Paul démontre ce point à partir de l'histoire d'Israël. Dieu a choisi de délivrer le peuple d'Israël de l'esclavage en Égypte, et en choisissant Israël, il n'a pas choisi l'Égypte. Au contraire, il a endurci le Pharaon d'Égypte contre l'idée de la liberté d'Israël (Romains 9.17). Bien que le Pharaon ait vu Dieu détruire peu à peu son royaume, il a refusé de libérer le peuple de Dieu. Mais nous apprenons dans le livre de Josué que le choix de Dieu en Égypte a conduit des non-Juifs partout dans le monde à se confier en Dieu et à rejoindre son royaume (Josué 2.8-11 ; 9.3-21). Ailleurs, Paul souligne que le cœur endurci du Pharaon illustre comment un choix de Dieu apparemment injuste peut devenir une miséricorde mondiale (Romains 10.18 ; Exode 9.16). La raison pour laquelle Dieu n'a pas choisi le Pharaon, c'était pour pouvoir avoir compassion du monde. Bien que cela semble contre-intuitif, le choix actuel des Non-Juifs par Dieu est la manière dont il tiendra ses promesses de la Bible hébraïque. Tout comme Dieu a autrefois choisi Israël et n'a pas choisi le Pharaon, ce qui a amené le monde à reconnaître la puissance de Dieu, Dieu a choisi les Non-Juifs afin que sa miséricorde puisse être répandue encore plus librement sur les Juifs.
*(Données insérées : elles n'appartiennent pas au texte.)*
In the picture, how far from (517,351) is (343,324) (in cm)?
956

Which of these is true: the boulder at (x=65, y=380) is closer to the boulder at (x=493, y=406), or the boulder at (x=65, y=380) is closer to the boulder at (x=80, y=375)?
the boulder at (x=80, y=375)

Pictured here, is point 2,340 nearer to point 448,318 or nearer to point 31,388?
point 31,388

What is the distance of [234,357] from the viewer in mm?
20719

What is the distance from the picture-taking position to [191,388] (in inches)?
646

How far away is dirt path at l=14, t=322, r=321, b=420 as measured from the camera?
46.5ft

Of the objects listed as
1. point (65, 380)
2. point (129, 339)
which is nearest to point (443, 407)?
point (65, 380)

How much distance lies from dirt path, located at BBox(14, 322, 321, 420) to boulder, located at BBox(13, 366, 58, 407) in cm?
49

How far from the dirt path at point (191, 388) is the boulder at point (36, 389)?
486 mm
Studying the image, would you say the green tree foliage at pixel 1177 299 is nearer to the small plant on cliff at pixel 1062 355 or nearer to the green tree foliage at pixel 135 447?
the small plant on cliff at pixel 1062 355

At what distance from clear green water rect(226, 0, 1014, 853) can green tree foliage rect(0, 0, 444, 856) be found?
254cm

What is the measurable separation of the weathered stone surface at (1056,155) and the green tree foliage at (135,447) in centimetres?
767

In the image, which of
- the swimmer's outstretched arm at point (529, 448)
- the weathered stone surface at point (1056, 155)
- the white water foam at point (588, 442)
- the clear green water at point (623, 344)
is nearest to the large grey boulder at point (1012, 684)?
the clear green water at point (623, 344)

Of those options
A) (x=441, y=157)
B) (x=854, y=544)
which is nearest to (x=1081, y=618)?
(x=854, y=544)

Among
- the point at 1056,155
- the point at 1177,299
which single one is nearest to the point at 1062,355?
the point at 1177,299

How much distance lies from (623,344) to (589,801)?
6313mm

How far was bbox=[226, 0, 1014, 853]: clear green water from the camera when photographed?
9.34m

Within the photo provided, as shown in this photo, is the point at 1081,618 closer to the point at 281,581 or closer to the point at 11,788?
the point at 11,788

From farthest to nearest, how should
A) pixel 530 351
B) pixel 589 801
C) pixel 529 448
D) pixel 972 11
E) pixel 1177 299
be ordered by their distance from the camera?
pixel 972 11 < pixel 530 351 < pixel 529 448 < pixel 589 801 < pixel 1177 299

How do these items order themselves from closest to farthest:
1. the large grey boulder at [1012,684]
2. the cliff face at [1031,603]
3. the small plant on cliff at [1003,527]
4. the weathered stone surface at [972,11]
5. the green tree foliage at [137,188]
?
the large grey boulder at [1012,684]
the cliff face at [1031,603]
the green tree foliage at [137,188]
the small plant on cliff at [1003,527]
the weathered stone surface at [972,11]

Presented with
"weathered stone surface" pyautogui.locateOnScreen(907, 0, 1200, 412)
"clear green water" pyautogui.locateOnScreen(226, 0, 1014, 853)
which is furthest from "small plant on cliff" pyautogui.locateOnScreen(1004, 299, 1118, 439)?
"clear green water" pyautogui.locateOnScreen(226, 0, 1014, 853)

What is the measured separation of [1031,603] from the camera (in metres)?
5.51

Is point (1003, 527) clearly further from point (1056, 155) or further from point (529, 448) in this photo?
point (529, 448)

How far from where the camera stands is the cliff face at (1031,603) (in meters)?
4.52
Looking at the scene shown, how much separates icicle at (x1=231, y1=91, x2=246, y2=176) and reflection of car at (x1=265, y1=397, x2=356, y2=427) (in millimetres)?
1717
Paul dit que nous ne pouvons pas connaître de façon exhaustive la pensée de Dieu ni les raisons pour lesquelles il prend les décisions qu'il prend (Romains 9.19-21). Paul suggère que nous ne devrions pas chercher des réponses que nous ne comprendrions pas même si Dieu nous les donnait. Nous devrions plutôt considérer avec humilité la patience et la bonté de Dieu envers des personnes (juives ou non) qui le haïssent depuis longtemps (Romains 9.22-23). Il supporte leur haine afin que, par sa patience, davantage de personnes entendent parler de sa puissance et reçoivent sa miséricorde. Comme Paul l'a dit ailleurs, l'amour patient de Dieu envers son peuple est démontré le plus clairement par Jésus. Il est mort non pour des gens bons, mais pour ceux qui haïssent Dieu et pour ses ennemis (Romains 5.10). Ainsi, même si nous n'avons pas toutes les réponses, nous connaissons le cœur de Dieu qui veut inclure tous les hommes dans sa famille, manifesté dans le sacrifice coûteux du fils juif choisi de Dieu, Jésus. En lui, tous les hommes deviennent fils et filles de Dieu et reçoivent accès à toutes les promesses de Dieu.
Voyez par vous-même
Je prie que le Saint Esprit ouvre vos yeux pour voir le Dieu qui désire faire miséricorde à tous les hommes. Et puissiez-vous voir que Jésus nous montre le cœur de Dieu, qui veut faire de tous les hommes des membres de sa famille.